┌──

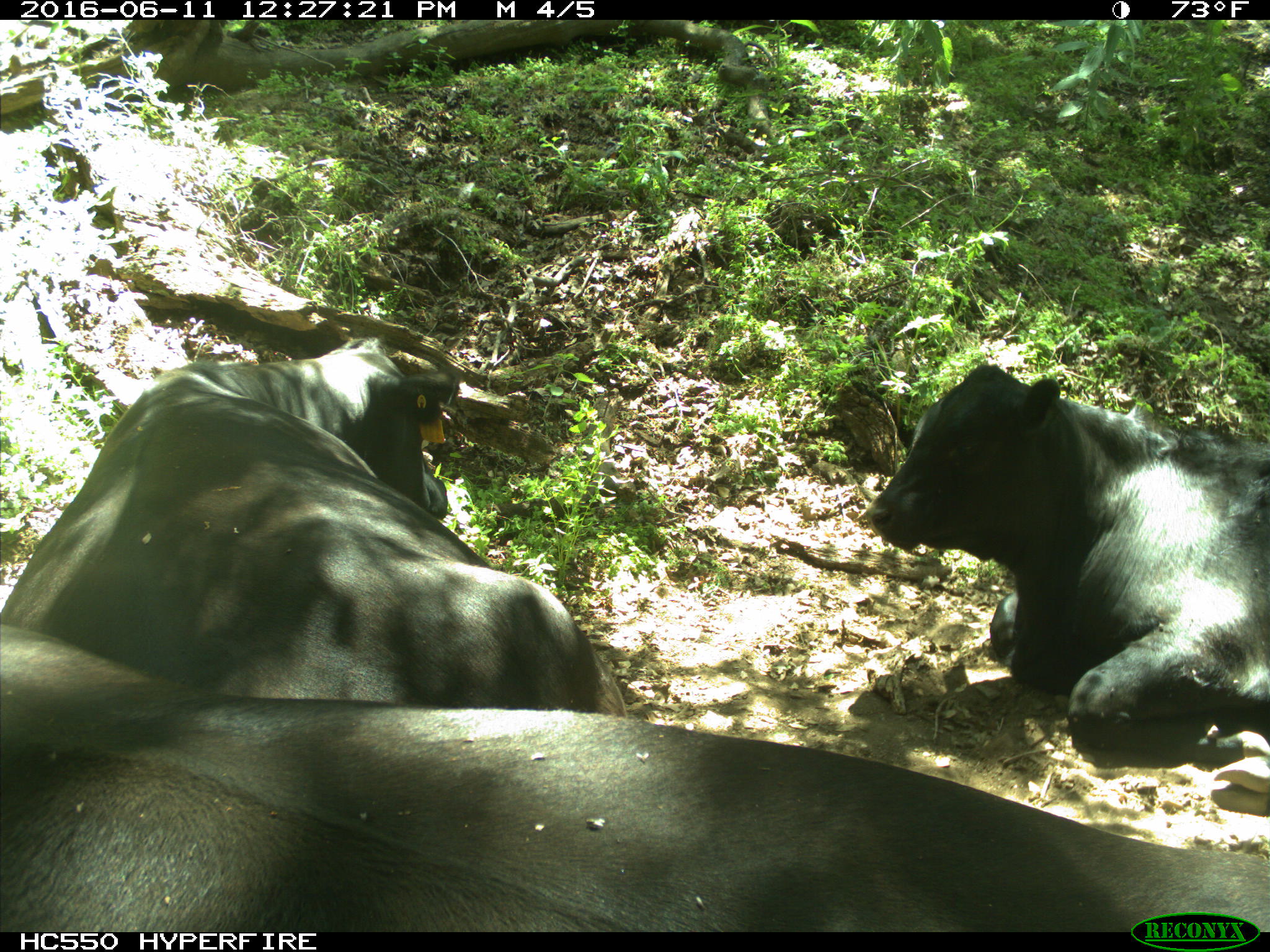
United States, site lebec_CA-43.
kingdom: Animalia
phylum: Chordata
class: Mammalia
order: Artiodactyla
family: Bovidae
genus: Bos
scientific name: Bos taurus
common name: domestic cow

└──

## THE PROBLEM
Would you please copy the material exactly, leaving all the pictures out?

## RESULT OF THIS EXERCISE
United States, site lebec_CA-43.
kingdom: Animalia
phylum: Chordata
class: Mammalia
order: Artiodactyla
family: Bovidae
genus: Bos
scientific name: Bos taurus
common name: domestic cow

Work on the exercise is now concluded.